Pourtant, on retrouvait les mêmes
symptômes chez des malades hommes. Que faire alors ? On nomma tout
simplement "macle" (qui désigne les organes génitaux de l'homme) ou encore
"catoche", l'hystérie masculine, ce qui montre qu'on avait bien établi le
lien entre la création somatique et la créativité psychique ; mais, pendant
des siècles, cela "empêcha d'exister", du moins dans l'esprit des Docteurs.

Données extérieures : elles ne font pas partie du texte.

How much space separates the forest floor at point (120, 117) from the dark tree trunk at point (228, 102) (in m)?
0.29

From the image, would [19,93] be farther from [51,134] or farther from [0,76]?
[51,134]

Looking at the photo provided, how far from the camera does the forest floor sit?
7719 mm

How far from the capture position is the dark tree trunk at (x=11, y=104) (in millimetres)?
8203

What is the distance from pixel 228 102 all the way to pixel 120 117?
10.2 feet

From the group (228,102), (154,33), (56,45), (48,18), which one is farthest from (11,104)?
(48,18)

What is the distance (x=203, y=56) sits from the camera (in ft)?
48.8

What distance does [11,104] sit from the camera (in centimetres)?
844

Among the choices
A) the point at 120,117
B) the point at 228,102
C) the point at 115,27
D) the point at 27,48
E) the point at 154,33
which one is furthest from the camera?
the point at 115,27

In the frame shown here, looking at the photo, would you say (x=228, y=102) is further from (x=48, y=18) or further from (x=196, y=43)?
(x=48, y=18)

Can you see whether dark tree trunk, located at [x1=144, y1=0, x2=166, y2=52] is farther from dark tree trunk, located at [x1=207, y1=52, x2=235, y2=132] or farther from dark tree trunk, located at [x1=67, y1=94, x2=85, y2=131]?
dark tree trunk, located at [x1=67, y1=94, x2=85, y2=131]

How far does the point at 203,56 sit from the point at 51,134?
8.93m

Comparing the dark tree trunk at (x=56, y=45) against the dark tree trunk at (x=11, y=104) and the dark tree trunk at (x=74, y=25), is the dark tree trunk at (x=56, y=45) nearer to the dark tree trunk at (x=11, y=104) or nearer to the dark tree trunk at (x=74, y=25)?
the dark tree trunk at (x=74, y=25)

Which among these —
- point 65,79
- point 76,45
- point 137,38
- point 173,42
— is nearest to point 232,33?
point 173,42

Le grand médecin grec Gallien, quant à lui, soutenait bien que l'utérus
jamais ne bougeait de sa place, mais, sceptique ou sage, il pensait aussi
que ni les médecins ni les sages-femmes ne se rangeraient à son avis,
puisque plusieurs d'entre eux assuraient avoir de leurs yeux vu des utérus
logés en toutes sortes d'endroits du corps.
En fait, je crois qu'on a
toujours su que l'utérus somatique n'était pour rien dans cette affaire et,
lorsqu'au XIXe siècle, il fut admis par tous qu'il en était bien ainsi, il y eut
une sorte de refus collectif de changer le nom de cette maladie. La
rationalisation fournie fut qu'il était bien difficile de changer d'aussi
vieilles habitudes... Voire ! On en a changé bien d'autres !
Mon
hypothèse est qu'il existe un lieu psychique créateur - que par la même analogie
je nommerai "utérus psychique" -, dans lequel se créent et se développent
les oeuvres, de la même façon que se crée (grâce à "la petite graine") et se
développe l'embryon dans l'utérus somatique ; c'est, à mon sens, ce que nos
Anciens avaient confusément senti et accepté en créant le mot : "Hystérie".
Les hommes, bien évidemment, possèdent cet utérus psychique et il est même
probablement plus développé que celui des femmes. Aussi peut-on penser que
c'est pour cette raison inconsciente qu'ils ont créé, puis gardé, un nom qui
définissait si bien la fonction créatrice.
Mais c'est aussi pour cette même
raison qu'ils ont si longtemps refusé de croire à une hystérie masculine.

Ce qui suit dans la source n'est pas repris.